## Stated goal
Copy the entries word for word, starting at the line that contains "From the image, would" and continuing through the end of the entries. Omit the pictures from your copy.

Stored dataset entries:
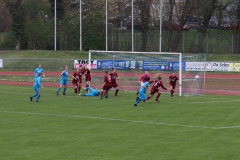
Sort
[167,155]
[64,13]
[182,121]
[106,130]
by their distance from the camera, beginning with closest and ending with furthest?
[167,155] → [106,130] → [182,121] → [64,13]

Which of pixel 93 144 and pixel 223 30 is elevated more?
pixel 223 30

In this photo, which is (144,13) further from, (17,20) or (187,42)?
(17,20)

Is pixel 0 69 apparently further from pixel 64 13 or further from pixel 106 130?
pixel 106 130

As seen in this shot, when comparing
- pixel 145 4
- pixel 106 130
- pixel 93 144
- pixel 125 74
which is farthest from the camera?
pixel 145 4

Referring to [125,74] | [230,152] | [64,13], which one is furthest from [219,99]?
[64,13]

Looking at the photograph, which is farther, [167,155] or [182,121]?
[182,121]

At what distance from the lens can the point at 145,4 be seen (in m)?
59.0

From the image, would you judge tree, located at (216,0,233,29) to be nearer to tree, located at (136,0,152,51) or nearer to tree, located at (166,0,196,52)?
tree, located at (166,0,196,52)

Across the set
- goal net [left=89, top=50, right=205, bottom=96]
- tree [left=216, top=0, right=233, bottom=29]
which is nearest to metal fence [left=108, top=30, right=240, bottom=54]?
tree [left=216, top=0, right=233, bottom=29]

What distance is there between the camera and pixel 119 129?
67.9 feet

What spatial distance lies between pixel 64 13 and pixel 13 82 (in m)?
22.8

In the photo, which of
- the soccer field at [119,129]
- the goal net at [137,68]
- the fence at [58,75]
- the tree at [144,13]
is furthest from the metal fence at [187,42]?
the soccer field at [119,129]

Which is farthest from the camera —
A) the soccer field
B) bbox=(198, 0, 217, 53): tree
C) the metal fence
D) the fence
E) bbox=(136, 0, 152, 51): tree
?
bbox=(198, 0, 217, 53): tree

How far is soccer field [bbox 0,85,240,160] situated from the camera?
16266mm
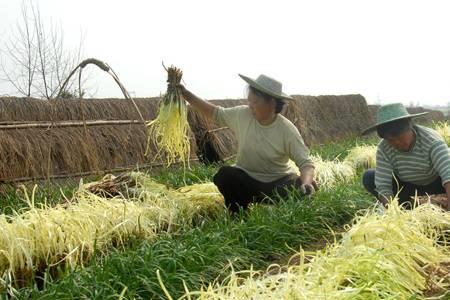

## The reply
From the image, would you judge tree, located at (216,0,233,29) to be nearer to tree, located at (136,0,152,51) or nearer to tree, located at (166,0,196,52)?
tree, located at (166,0,196,52)

Across the set
- goal net [left=89, top=50, right=205, bottom=96]
- tree [left=216, top=0, right=233, bottom=29]
which is nearest to metal fence [left=108, top=30, right=240, bottom=54]?
tree [left=216, top=0, right=233, bottom=29]

What distance is there between the camera and pixel 119 129?
67.9 feet

What spatial distance lies between pixel 64 13 and pixel 13 82 (in m)?
22.8

In the photo, which of
- the soccer field at [119,129]
- the goal net at [137,68]
- the fence at [58,75]
- the tree at [144,13]
is furthest from the metal fence at [187,42]?
the soccer field at [119,129]

Which is farthest from the camera —
A) the soccer field
B) bbox=(198, 0, 217, 53): tree
C) the metal fence
D) the fence
E) bbox=(136, 0, 152, 51): tree
?
bbox=(198, 0, 217, 53): tree

How far is soccer field [bbox 0,85,240,160] situated from the camera?
16266mm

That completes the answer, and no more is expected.